#### [WHAT IS EXPECTED]
Rewrite everything in the data as a numbered list, from the first line down to the line containing "point 254,161 <", with both of those lines included and blank lines left out.

[Stored data]
— Begin —
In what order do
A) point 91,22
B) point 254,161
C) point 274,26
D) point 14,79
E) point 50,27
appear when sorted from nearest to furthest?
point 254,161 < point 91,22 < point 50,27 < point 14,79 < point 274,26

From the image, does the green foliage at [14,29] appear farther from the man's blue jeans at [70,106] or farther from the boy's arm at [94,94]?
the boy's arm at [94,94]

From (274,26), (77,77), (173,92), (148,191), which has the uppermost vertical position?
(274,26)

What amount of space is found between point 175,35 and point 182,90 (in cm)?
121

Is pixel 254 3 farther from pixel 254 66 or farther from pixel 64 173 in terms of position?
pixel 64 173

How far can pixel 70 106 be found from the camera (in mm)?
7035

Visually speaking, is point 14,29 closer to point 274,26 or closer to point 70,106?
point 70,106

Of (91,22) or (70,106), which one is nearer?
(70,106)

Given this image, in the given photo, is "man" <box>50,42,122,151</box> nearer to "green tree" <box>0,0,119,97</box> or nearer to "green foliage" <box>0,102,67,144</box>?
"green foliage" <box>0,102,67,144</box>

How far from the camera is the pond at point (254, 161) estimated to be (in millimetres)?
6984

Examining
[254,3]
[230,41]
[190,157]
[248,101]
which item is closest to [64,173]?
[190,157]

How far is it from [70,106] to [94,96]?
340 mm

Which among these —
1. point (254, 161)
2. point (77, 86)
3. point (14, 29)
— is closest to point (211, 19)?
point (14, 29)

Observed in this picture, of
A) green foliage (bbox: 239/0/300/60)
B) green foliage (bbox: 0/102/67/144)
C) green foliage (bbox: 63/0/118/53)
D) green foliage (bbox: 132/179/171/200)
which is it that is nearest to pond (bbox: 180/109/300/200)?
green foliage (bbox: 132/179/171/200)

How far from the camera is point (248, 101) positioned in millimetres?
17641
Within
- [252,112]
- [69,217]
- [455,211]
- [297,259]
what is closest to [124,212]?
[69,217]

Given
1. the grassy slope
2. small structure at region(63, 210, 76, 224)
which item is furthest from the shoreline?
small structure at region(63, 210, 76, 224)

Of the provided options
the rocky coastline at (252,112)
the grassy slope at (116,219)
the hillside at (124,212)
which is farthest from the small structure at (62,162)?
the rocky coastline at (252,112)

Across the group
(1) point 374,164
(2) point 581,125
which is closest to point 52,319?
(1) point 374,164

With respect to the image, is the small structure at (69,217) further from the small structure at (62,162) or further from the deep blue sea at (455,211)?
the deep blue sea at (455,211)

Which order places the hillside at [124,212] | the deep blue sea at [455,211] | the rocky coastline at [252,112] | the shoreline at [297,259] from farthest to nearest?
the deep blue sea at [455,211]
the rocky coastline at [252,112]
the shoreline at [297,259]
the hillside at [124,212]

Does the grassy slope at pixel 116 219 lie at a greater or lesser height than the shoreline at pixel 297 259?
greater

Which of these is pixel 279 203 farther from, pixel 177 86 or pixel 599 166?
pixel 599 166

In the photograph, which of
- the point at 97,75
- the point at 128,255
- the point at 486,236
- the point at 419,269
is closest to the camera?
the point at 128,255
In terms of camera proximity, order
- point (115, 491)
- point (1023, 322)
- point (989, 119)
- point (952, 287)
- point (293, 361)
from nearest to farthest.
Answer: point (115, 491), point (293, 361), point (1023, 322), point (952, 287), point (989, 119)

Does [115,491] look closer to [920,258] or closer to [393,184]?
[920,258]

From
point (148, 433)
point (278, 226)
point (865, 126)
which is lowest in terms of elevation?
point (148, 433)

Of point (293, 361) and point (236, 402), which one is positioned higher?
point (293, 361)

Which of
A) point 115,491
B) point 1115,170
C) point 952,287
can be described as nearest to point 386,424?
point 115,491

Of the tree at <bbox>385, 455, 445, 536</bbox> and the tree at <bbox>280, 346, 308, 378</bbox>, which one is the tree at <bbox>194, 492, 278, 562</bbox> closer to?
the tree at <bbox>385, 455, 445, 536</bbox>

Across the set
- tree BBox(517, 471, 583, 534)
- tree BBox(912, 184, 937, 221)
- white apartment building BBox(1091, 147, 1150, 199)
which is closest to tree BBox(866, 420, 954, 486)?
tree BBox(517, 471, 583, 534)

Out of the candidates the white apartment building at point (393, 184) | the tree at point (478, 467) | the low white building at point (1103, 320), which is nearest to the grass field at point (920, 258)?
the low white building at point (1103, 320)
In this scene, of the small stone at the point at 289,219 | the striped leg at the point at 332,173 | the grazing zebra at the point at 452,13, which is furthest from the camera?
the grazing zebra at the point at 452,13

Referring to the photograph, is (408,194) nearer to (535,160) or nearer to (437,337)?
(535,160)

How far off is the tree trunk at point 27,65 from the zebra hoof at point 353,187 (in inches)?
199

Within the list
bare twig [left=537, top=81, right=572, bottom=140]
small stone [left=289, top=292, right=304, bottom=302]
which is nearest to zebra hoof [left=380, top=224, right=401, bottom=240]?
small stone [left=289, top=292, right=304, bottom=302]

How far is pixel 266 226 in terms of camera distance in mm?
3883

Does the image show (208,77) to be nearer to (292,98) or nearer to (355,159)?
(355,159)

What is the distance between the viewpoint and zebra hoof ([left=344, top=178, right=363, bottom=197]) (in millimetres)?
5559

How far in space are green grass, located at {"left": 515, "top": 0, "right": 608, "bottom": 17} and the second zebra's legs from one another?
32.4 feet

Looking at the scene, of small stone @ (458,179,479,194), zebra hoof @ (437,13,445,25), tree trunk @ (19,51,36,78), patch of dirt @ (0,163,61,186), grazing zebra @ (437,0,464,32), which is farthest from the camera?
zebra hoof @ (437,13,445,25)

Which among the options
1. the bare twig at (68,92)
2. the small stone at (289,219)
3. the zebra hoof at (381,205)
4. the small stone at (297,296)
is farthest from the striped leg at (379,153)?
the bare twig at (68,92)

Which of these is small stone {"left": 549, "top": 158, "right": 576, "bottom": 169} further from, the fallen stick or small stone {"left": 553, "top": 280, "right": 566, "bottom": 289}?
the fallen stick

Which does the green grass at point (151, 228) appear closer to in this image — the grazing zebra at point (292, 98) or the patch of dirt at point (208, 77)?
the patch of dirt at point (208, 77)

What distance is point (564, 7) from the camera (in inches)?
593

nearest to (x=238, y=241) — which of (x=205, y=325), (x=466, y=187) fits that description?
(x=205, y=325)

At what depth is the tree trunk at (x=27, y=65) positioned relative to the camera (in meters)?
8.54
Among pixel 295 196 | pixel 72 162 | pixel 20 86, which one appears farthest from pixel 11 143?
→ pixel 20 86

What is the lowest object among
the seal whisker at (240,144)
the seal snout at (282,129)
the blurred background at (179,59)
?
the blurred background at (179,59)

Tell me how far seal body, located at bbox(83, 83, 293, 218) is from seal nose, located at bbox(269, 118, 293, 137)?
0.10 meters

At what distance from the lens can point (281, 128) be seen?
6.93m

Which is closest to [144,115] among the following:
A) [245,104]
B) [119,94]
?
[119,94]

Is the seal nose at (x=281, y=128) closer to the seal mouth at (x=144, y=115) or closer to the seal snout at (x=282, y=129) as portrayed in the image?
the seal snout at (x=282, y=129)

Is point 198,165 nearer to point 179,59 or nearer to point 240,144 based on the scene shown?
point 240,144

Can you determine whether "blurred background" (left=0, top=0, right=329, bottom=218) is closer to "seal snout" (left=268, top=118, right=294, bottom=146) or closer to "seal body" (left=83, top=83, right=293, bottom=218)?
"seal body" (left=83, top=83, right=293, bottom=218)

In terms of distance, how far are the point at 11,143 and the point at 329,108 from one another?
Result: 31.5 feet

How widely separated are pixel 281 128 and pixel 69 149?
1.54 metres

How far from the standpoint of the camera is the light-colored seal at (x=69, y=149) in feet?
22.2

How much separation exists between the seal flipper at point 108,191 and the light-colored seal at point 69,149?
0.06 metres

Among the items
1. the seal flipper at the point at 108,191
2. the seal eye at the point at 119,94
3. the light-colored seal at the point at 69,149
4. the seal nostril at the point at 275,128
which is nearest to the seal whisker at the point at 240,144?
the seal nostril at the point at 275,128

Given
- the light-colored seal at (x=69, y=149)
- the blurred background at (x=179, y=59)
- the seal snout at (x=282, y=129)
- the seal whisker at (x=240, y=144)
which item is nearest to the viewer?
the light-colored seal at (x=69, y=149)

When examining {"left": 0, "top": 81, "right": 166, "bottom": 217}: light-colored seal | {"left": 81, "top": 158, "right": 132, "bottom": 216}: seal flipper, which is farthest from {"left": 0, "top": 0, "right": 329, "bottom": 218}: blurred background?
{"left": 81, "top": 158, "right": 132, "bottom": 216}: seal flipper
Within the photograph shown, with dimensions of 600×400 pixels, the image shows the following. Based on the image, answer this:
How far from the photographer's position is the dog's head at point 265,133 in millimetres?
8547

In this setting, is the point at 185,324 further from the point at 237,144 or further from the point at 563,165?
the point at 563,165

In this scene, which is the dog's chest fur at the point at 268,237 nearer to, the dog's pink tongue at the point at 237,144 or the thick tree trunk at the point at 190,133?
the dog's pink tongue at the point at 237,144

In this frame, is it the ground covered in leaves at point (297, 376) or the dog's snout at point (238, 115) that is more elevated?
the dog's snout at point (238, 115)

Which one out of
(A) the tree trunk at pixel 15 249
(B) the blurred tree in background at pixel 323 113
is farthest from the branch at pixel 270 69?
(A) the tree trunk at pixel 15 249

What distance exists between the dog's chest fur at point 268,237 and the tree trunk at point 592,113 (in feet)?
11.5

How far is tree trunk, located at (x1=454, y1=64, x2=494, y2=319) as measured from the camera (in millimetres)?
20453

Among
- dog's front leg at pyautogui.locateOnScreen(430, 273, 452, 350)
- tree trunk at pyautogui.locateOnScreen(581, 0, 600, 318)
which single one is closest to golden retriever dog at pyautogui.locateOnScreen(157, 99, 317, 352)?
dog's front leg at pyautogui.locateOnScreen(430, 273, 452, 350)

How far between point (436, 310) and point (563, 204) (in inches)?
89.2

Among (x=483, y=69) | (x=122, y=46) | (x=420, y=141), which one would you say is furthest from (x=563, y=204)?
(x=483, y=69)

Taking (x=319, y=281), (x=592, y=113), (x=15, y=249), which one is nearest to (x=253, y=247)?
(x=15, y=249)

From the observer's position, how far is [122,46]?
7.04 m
— End —
#### [WRITTEN REPLY]
1. In what order do
2. A) point 91,22
3. B) point 254,161
4. C) point 274,26
5. D) point 14,79
6. E) point 50,27
7. appear when sorted from nearest to furthest?
8. point 254,161 < point 91,22 < point 50,27 < point 14,79 < point 274,26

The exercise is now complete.